§ **Document segment**:

Lechon Asado (Cuban Roast Pork)

I wish there was such a thing as “smell-a-vision” because I would love for you to smell the lechon asado roasting in the oven.  The smell of citrus, garlic, onion, and pork is permeating through the house.  It’s intoxicating.

We just got back from a week vacation to NYC visiting my brother and sister-in-law.  A restaurant that we were excited to cross off our NYC foodie bucket list was Cafe Habana in the Nolita (North of Little Italy) District.  The restaurant was featured specifically for their grilled corn (read the restaurant review) on Food Networks’ “The Best Thing I Ever Ate.”  We went there for dinner and it ended up being one of the best meals we ate in NYC, and trust me, we ate a lot of great meals.  I had the cuban sandwich was to die for.

The sandwich inspired me to recreate this dish at home.  So I starting marinating the pork butt yesterday afternoon, and it is now slowly roasting in our oven.

§ **Questions on the material**:
1. Answer these from the Cuban roast pork post:
(a) Which four smells does the post say are filling the house?
(b) For which dish was Cafe Habana featured on "The Best Thing I Ever Ate"?
(c) When did the marinating of the pork butt begin?
2. Extend the Cuban roast pork post past its final sentence.

§ **Input data**:
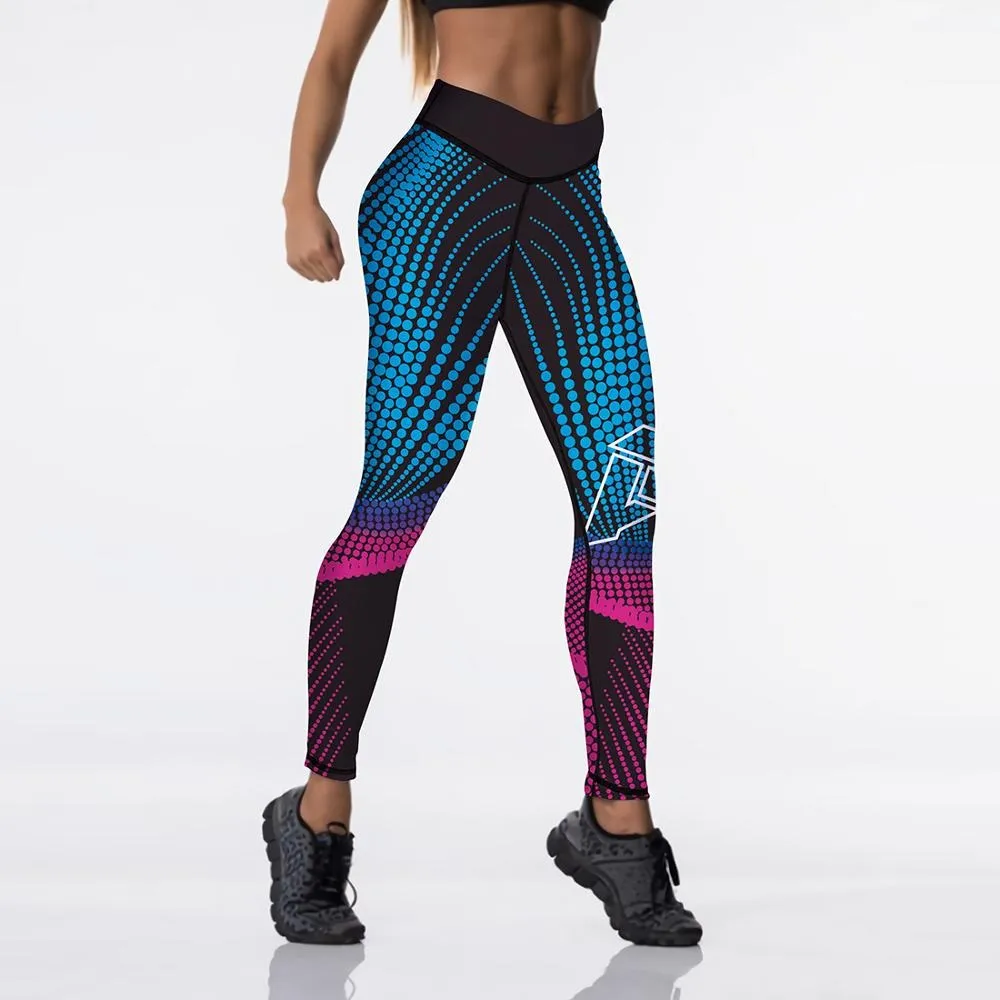 High Waisted Yoga Trousers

§ **Answers to the exercise**:
1.
(a) Citrus, garlic, onion, and pork.
(b) Its grilled corn.
(c) Yesterday afternoon.

2.
Lechon Asado (from 3 Guys from Miami)

3 pounds pork butt/shoulder
20 cloves garlic
2 teaspoons salt
1 1/2 cups sour orange juice (or use two parts orange juice to one part lemon juice to one part lime juice)
1 cup onion, minced
1 teaspoon oregano
1 cup Spanish olive oil

Mash the garlic and salt together with a mortar and pestle.

Add dried oregano, onion, and the sour orange juice to the mash and mix thoroughly.

Pierce pork as many times as you can with a sharp knife or fork.

Heat oil in a small sauce pan, add the mash to the oil and whisk.

Pour garlic mixture (save a little for roasting) over pork, cover and let sit in refrigerator for 2-3 hours or preferably overnight.

To roast in the oven, preheat oven to 450 degrees F.

Place the pork, fattest side up, in an open roasting pan. Place pan in oven and reduce temperature to 225 degrees F. Spoon extra marinade over the roast occasionally as it cooks. Using a meat thermometer, roast should be removed from the oven when the internal temperature reaches 195 degrees F. — for fork tender, “pulled-pork” quality. (If you want a roast you can slice, remove when the internal temperature reaches 170 degrees F.)

Immediately cover with foil and let rest for at least 10 minutes before slicing or shredding.

Serve with rice, Cuban black beans, and sweet plantains… or better yet, make a Cuban sandwich!

What’s your favorite way of enjoying lechon asado?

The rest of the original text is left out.